Abstract: Simulation has been the driving force behind robot development. With recent advances in computer vision and graphics, simulating sensor observations has particularly drawn wide attention across the community, since it may enable end-to-end testing of full autonomy systems. Unfortunately, existing sensor simulators, while impressive, still suffer from realism and can neither effectively model the outcomes of actions nor hallucinate counterfactual scenarios. In this talk, I will summarize our recent efforts to enable this goal.

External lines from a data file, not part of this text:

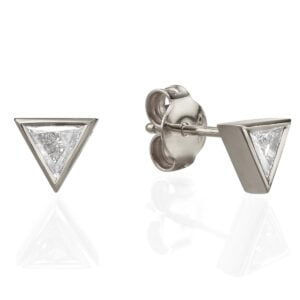 White Gold Triangle Diamond Stud Earrings Catalogue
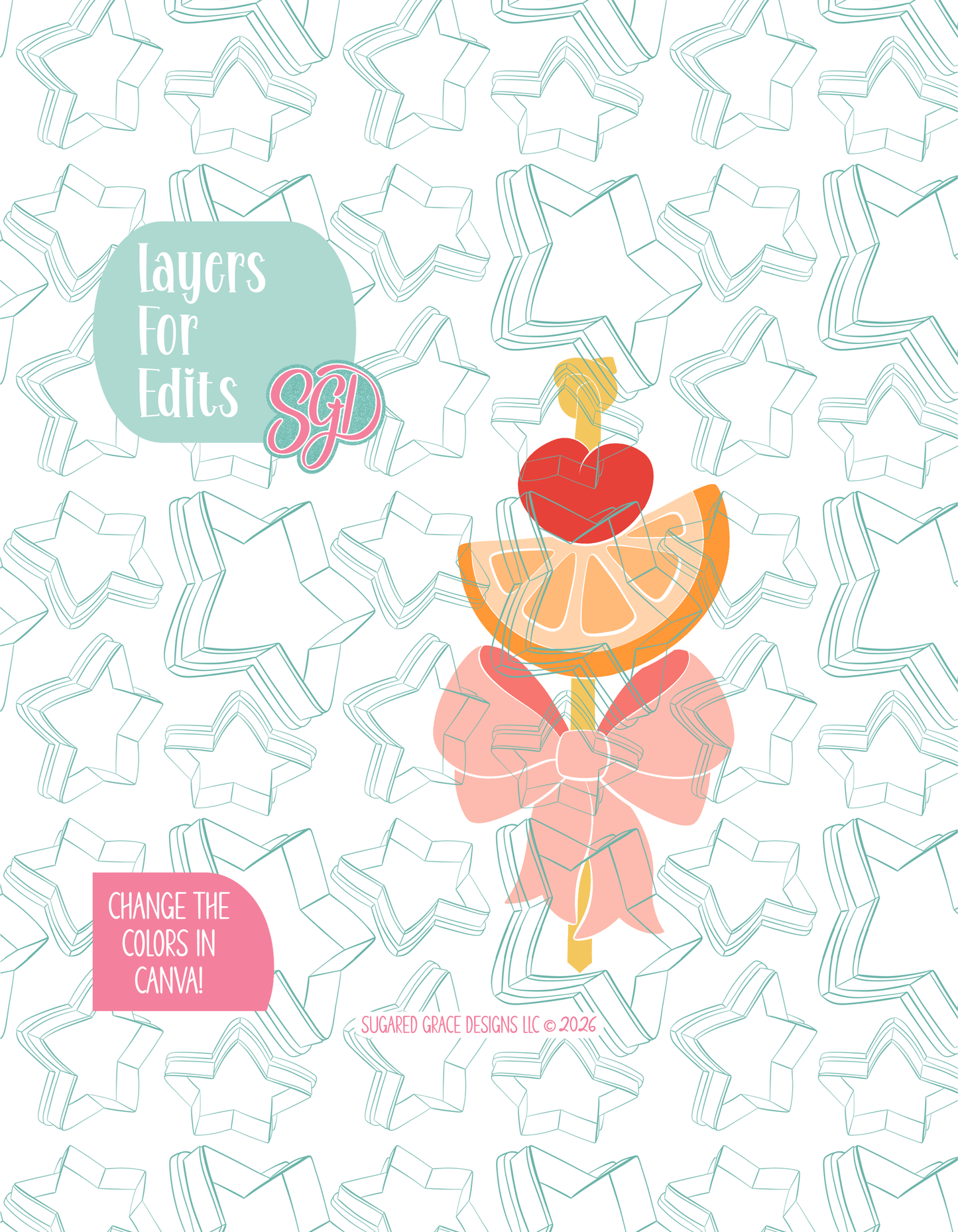 Fruit Kabob Cookie Cutter STL and PNG set
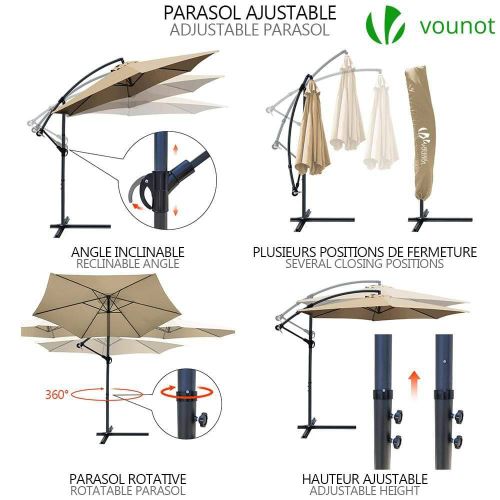 Parasol Deporte 3m Kaki Avec Housse De Protection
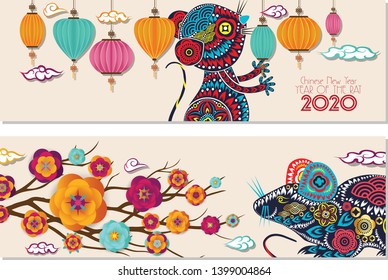 Horizontal Banner Set with Hand Drawn. Year of the rat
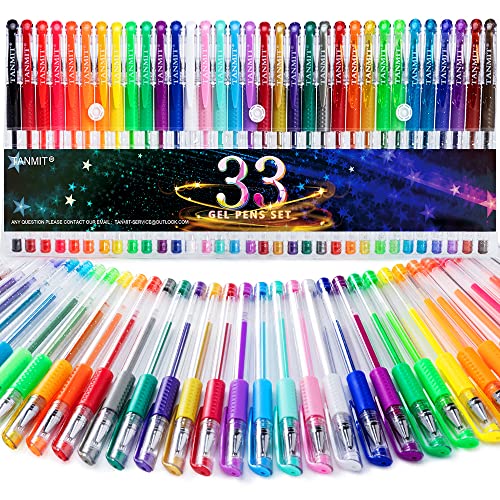 TANMIT Gel Pens, 33 Color Gel Pen Fine Point Colored Pen Set with 40% More Ink for Adult Coloring Books, Drawing, Doodling, Scrapbooks Journaling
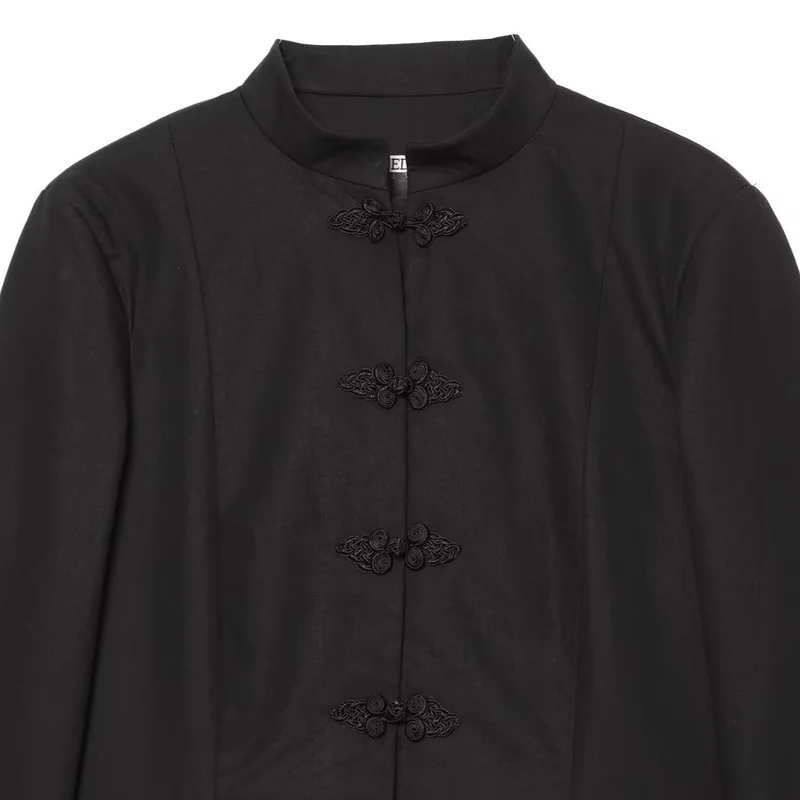 Damen Kurzjacke mit Stehkragen und dekorativen Knotenverschlüssen Drune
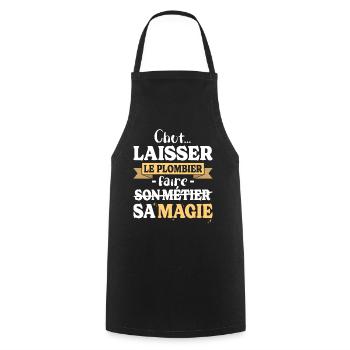 Plumber does his magic Plumber Humor - Cooking Apron - black - Front - AI Model Male 185 dark (185cm)
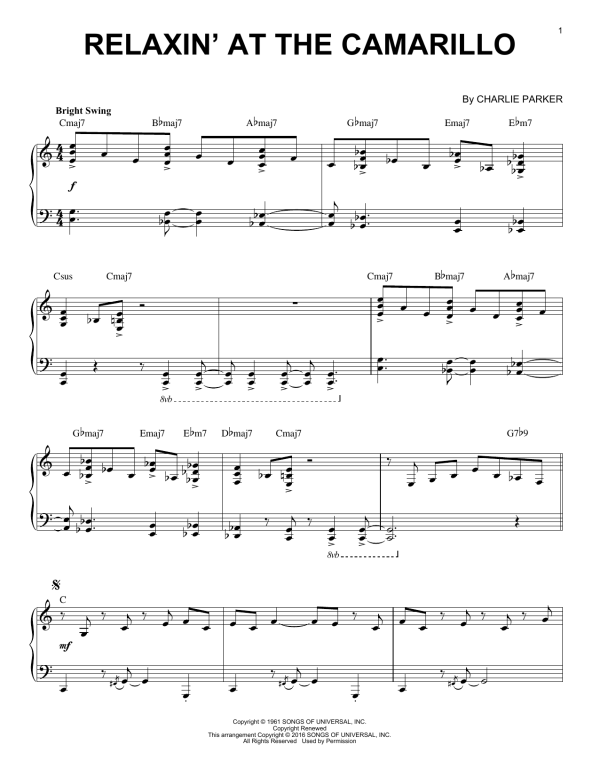 Charlie Parker Relaxin' At The Camarillo (arr. Brent Edstrom) Musik Noten - Piano Solo - 164637-0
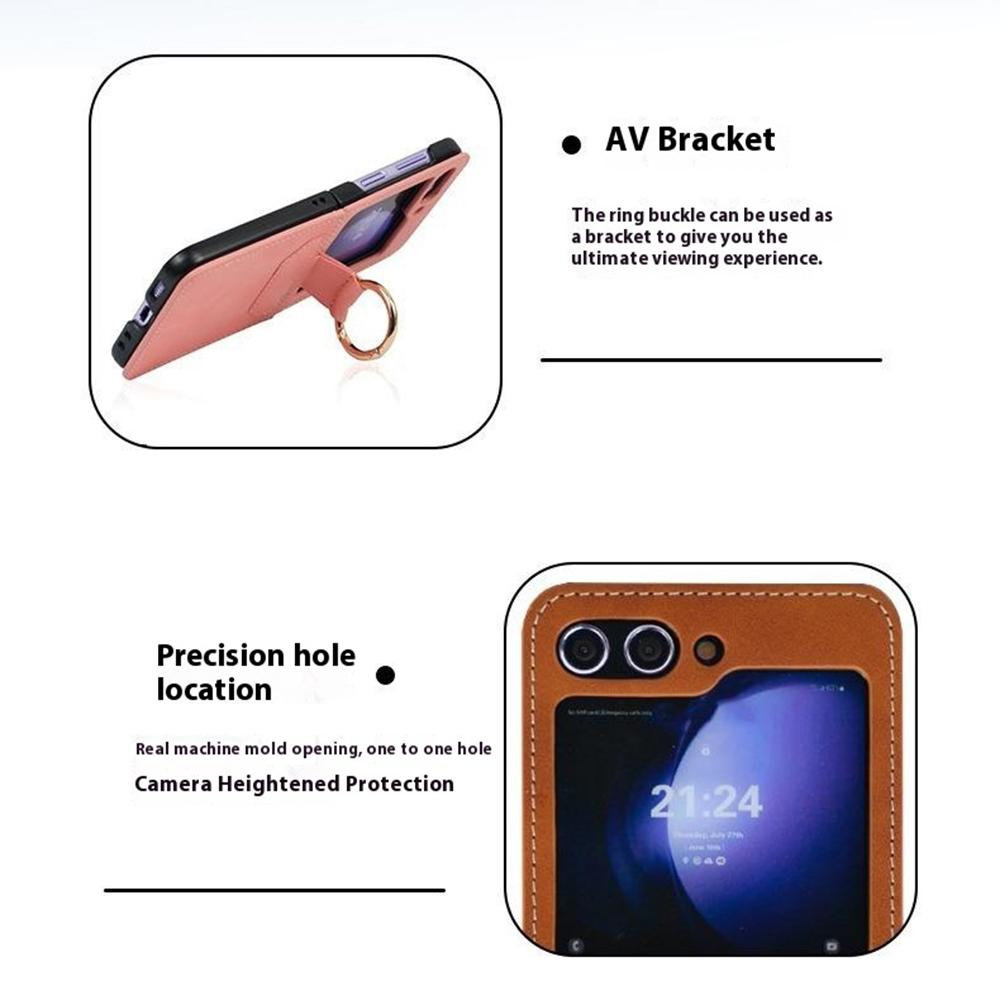 Pro Samsung Galaxy Z Flip7 FE 5G/Z Flip6 5G Pouzdro Držák prstenu Stojánek Kůže+PC Kryt telefonu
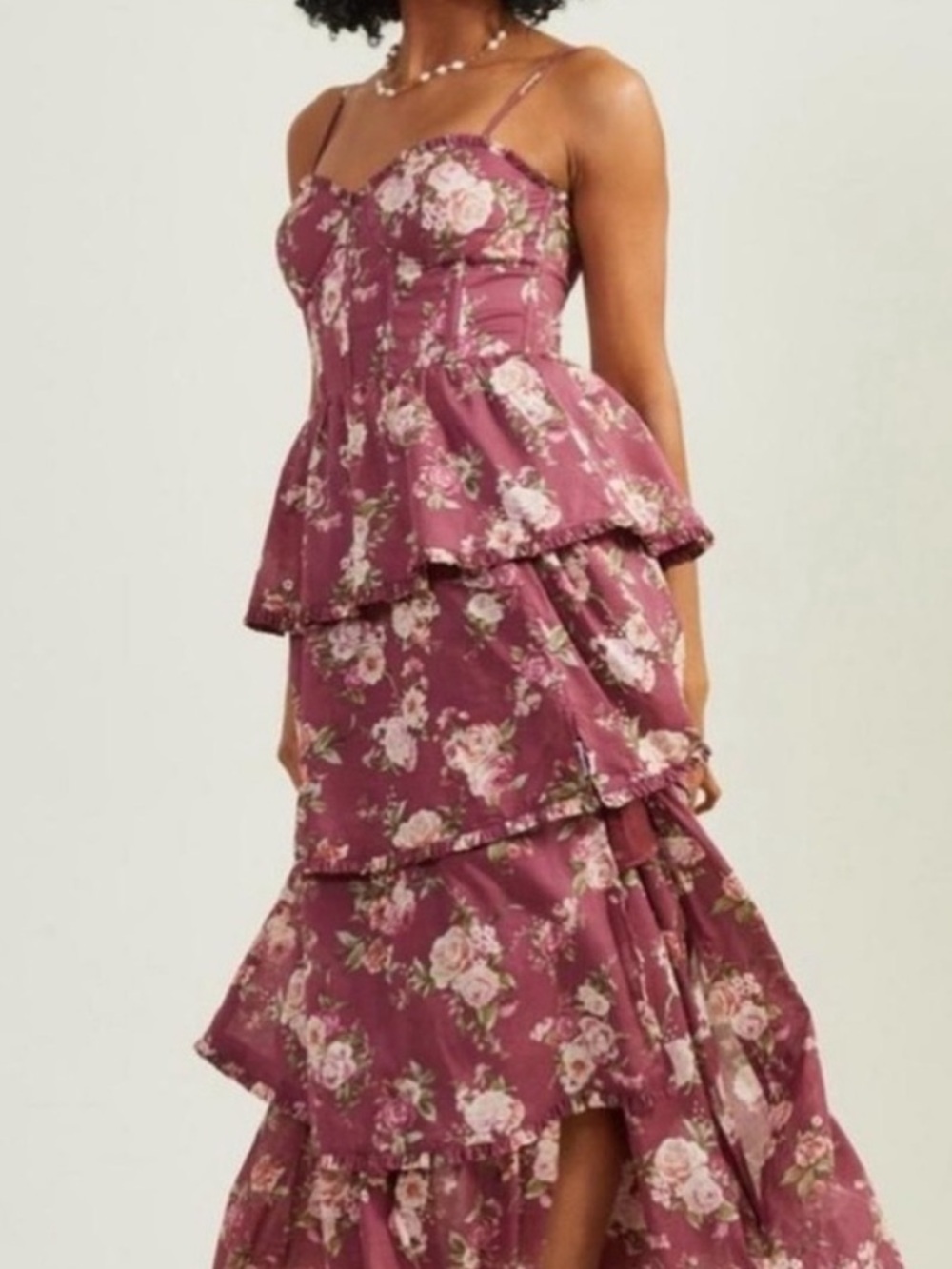 Altar'd State Stellni Floral Maxi Dress Corset-Style Tiered Ruffles Size XL
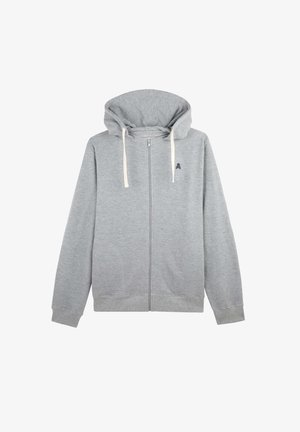 Grau zip-up Kapuzenpullover mit weicher Textur, großer Kapuze und cremefarbenen Kordeln. Verfügt über zwei Seitentaschen und ein kleines Logo auf der Brust.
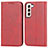 Funda de Cuero Cartera con Soporte Carcasa D03T para Samsung Galaxy S21 Plus 5G Rojo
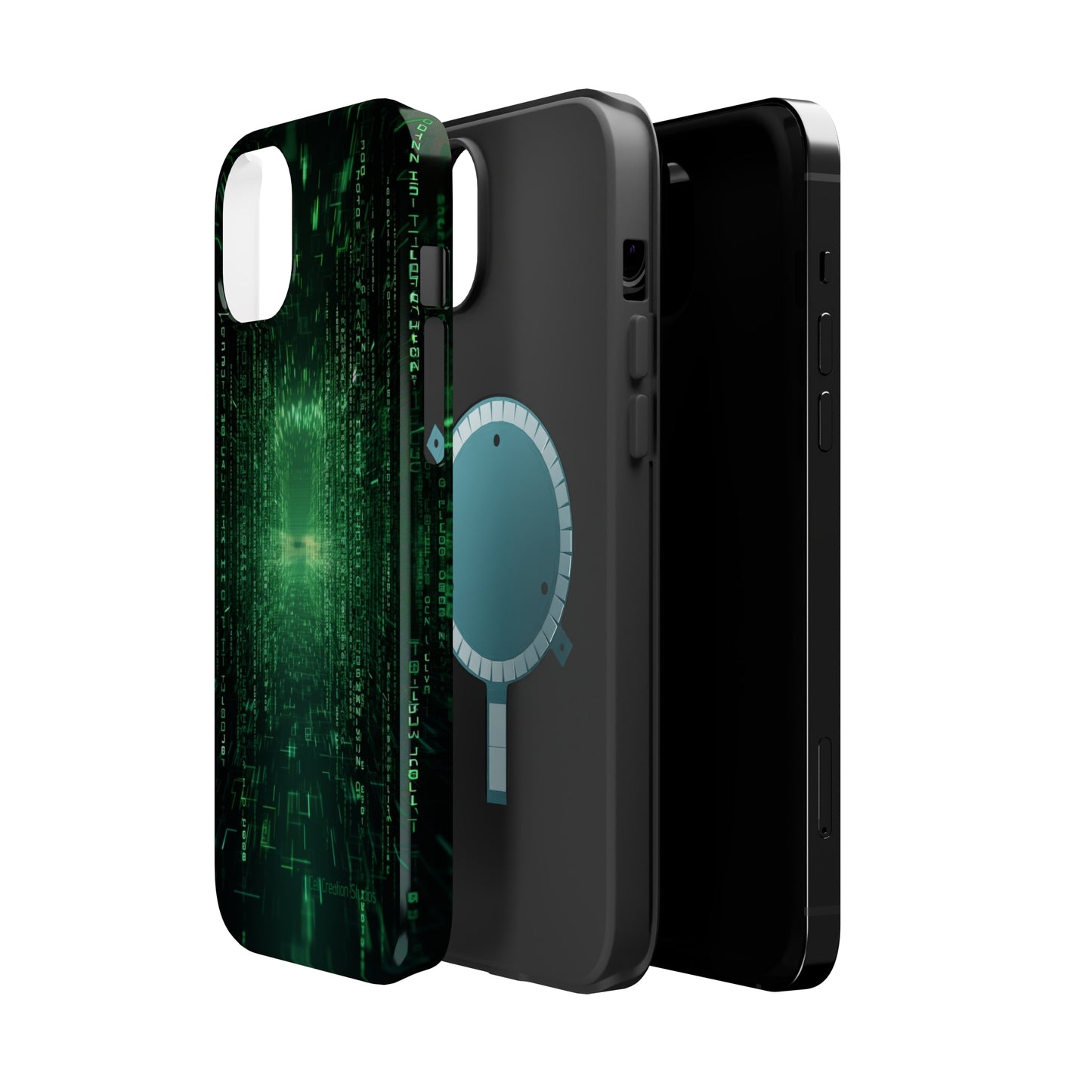 Introducing our "Digital Code Stream" Cell Phone Case – where style meets technology for your device's protection -MagSafe Tough Cases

First, I will discuss how we develop a high-fidelity closed-loop sensor simulator for self-driving vehicles. Our key insight is to build a digital twin directly from real-world data and leverage the compositional structure of the world to decompose the scene into foreground actors and background. This not only allows us to synthesize extremely high-quality sensor observations to avoid domain gap, but also facilitates better modeling of the interactions among the actors and the scene. Next, I will discuss how we can further expand the simulator to generate physically plausible sensor observations under different lighting conditions and improve the robustness of autonomous systems. Finally, I will present our recent efforts on pushing the boundaries of digital twins with generative models. I will showcase how we distill knowledge from multimodal LLMs into existing 3D systems, making them interactable, actionable, and thus suitable for physical intelligence.